Ludvík Armbruster as a secondary-school student, Ústín, 1945
Ludvík Armbruster as a secondary-school student, Ústín, 1945

Ludvík (Ludwig) Armbruster was born in 1928 in Prague, where he also grew up. His grandfather had an Austrian origin. Even though the family spoke Czech and professor Armbruster always considered himself a Czech native, he inherited an Austrian citizenship after his father, which saved him in the crucial moment from long years of internment. In 1947, he entered the novitiate in Velehrad and after the novitiate, he began to study at the Jesuit college in Děčín, where he was arrested an taken into internment to Bohosudov. Due to his Ausrtian origin, he was released from the internment and he was allowed (forced) to leave the country. He moved to Rome, where he finished his studies at the Gregorian University, which he finished in 1952. In Rome, he was introduced with the idea to leave on a mission to Japan. After two years in Japan, he finished his theological studies at the Sankt Georgen Graduate School of Philosophy and Theology in Frankfurt am Main.
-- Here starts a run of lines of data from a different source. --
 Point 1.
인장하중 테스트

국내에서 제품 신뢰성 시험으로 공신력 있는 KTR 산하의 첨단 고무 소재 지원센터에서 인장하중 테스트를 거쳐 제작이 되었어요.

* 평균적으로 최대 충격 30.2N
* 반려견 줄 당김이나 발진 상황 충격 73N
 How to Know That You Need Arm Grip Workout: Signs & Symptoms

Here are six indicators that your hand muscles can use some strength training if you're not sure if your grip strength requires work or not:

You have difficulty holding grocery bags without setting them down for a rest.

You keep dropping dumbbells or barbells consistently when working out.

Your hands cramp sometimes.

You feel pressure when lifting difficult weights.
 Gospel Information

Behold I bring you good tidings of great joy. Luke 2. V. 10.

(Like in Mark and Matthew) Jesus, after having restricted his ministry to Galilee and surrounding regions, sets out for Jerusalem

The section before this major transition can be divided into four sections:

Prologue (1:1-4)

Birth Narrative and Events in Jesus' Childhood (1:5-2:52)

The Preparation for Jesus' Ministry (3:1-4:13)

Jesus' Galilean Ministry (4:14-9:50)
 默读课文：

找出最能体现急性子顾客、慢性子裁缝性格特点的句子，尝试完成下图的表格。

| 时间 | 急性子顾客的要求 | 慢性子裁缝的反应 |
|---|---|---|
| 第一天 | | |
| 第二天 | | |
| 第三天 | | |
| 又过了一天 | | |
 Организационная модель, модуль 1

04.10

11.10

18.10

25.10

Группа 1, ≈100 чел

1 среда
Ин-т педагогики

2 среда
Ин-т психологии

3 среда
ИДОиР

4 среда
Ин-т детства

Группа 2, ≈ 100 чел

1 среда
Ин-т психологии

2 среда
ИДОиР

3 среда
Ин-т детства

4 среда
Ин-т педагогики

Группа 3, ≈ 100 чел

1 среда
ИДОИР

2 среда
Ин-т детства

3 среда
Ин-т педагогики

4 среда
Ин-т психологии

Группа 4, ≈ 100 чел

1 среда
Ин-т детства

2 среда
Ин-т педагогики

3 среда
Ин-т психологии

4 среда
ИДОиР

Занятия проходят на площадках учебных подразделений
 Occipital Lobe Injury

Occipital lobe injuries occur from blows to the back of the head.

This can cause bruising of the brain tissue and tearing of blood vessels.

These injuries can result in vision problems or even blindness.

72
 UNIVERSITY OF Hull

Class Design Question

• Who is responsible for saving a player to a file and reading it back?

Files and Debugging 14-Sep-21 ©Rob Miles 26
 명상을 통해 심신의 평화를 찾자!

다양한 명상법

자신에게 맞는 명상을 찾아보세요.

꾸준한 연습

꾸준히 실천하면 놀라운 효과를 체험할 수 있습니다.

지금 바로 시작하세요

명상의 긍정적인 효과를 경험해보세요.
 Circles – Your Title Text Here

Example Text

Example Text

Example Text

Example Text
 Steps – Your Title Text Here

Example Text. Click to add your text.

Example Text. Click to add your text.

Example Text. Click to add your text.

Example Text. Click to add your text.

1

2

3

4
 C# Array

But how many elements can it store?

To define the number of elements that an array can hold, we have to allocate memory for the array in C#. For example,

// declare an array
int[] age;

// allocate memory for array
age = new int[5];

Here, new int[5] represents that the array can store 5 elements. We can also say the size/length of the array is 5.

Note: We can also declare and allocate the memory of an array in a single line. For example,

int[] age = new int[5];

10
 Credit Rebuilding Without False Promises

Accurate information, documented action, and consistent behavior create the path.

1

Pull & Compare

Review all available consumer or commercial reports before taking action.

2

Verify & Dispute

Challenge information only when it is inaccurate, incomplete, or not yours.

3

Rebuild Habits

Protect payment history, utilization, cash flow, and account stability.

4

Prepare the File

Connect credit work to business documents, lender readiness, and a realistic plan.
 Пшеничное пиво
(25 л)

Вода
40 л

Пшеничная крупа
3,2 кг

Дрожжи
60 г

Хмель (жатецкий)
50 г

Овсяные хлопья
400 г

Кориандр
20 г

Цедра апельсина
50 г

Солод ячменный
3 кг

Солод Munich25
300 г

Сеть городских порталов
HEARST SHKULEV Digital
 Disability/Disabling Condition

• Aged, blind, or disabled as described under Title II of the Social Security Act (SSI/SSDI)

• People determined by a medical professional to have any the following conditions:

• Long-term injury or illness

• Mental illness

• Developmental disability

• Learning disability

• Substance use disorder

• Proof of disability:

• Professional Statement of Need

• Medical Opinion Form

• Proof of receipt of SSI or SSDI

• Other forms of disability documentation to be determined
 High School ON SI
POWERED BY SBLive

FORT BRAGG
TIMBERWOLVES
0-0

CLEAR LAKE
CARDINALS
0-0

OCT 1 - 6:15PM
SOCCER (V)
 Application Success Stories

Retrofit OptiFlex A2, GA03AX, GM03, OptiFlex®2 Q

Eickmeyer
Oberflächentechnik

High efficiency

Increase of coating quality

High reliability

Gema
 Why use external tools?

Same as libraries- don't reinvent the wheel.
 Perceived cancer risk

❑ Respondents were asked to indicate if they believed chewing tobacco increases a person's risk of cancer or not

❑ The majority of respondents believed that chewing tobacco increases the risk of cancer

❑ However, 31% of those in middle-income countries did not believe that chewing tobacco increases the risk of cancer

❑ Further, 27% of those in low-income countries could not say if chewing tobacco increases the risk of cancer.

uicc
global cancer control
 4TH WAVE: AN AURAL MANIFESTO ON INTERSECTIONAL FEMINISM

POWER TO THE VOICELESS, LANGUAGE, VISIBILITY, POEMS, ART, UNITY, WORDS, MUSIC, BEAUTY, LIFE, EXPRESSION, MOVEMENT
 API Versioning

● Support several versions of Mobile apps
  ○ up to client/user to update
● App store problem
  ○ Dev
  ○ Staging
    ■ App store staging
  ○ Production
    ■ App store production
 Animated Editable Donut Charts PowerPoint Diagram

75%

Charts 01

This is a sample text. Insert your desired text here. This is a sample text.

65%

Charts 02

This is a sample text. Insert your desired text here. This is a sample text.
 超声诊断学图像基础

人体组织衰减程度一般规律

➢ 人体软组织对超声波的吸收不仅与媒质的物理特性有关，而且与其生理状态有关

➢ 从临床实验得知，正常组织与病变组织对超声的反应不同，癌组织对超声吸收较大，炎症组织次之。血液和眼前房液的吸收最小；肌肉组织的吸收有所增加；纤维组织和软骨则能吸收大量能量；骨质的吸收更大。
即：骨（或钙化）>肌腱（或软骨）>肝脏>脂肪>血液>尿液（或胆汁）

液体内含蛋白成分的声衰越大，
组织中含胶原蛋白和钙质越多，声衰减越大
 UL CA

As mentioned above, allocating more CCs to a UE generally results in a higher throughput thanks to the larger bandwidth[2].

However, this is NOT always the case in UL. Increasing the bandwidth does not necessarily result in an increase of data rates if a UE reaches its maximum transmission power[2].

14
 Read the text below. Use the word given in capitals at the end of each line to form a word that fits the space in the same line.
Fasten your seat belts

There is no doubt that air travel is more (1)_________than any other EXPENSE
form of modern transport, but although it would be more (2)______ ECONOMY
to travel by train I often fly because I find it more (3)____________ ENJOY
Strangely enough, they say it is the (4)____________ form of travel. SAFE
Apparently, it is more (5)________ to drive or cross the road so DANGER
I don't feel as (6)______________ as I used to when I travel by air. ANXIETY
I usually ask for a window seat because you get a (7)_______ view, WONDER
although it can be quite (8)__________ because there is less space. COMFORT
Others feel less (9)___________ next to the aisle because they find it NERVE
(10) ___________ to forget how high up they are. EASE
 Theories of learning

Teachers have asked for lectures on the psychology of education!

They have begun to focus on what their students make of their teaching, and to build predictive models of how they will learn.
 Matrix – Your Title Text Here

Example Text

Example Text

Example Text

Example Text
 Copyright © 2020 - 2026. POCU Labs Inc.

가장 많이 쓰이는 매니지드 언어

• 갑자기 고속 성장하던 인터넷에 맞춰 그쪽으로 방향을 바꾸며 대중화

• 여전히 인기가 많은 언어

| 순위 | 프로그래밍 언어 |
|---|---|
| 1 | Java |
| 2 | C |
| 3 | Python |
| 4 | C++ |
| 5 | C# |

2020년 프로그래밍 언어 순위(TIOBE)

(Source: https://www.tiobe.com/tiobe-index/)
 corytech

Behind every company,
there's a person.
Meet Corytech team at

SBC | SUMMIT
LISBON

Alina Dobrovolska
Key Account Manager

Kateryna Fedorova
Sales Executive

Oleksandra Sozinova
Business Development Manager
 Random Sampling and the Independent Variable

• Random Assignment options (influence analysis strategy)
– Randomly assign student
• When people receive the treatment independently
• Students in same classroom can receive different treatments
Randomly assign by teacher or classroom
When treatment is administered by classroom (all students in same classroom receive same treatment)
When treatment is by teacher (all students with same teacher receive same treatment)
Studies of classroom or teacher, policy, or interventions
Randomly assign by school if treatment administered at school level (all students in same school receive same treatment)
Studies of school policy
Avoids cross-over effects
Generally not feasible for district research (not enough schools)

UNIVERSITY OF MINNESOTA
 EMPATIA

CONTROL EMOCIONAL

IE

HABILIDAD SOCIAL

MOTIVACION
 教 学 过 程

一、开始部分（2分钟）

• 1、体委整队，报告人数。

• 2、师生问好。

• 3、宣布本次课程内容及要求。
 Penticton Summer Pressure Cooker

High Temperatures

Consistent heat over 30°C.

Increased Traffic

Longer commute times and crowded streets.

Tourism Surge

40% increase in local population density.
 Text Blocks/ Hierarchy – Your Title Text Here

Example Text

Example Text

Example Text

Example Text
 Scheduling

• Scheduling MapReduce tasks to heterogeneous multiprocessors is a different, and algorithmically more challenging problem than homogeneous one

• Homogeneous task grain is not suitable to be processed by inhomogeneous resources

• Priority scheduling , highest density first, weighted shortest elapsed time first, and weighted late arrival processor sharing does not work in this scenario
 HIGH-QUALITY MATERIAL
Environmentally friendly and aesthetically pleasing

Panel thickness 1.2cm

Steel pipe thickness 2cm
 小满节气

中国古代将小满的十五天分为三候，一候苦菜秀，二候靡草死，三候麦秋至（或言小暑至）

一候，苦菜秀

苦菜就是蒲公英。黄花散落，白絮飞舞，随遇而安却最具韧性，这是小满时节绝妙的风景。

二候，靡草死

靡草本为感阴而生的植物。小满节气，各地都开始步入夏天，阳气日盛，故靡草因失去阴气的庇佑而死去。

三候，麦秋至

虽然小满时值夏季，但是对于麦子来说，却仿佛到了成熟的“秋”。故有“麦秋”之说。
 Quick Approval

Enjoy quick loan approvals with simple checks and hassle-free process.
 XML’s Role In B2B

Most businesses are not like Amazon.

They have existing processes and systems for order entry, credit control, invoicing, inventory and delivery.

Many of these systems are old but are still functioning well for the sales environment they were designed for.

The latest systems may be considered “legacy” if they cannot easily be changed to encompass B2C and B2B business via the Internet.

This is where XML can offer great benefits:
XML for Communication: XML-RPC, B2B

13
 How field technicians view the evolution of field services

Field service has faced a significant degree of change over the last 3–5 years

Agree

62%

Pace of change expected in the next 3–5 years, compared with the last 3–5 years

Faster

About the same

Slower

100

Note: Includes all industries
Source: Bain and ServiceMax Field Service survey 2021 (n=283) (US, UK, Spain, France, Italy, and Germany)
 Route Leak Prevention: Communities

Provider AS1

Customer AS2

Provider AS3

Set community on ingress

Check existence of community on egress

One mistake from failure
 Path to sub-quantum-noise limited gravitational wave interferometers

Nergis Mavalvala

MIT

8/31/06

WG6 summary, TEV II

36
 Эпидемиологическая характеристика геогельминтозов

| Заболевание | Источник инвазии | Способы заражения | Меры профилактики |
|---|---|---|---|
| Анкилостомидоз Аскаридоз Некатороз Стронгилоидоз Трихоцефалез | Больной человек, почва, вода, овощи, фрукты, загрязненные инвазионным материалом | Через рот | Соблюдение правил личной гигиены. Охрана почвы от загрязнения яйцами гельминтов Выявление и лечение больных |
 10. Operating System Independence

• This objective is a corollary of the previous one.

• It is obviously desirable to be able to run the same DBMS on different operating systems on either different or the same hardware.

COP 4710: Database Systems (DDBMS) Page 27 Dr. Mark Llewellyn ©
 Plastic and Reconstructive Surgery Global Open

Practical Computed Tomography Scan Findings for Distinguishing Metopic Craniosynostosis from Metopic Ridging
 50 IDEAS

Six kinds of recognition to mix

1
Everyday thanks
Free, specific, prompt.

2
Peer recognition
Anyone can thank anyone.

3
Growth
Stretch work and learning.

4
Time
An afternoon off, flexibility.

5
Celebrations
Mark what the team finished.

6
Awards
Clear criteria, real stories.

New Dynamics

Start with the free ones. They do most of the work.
He obtained the license in theology and in 1959 he was ordained a priest. He returned to Japan where he lived in the period between 1961 and 1990. He taught at the Sofia University in Tokyo, first as a senior lecturer, than as an associated professor and finally as a regular professor. In Tokyo, he also led an inter-diocese clerical seminary for eight years and he was the head of the University library at Sofia. Nowadays, he still belongs to the Japanese province, but he is a professor at the Theological Faculty at Charles University in Prague. Apart from his membership in the leading positions at universities, he also published several philosophical works, mostly in German and Japanese.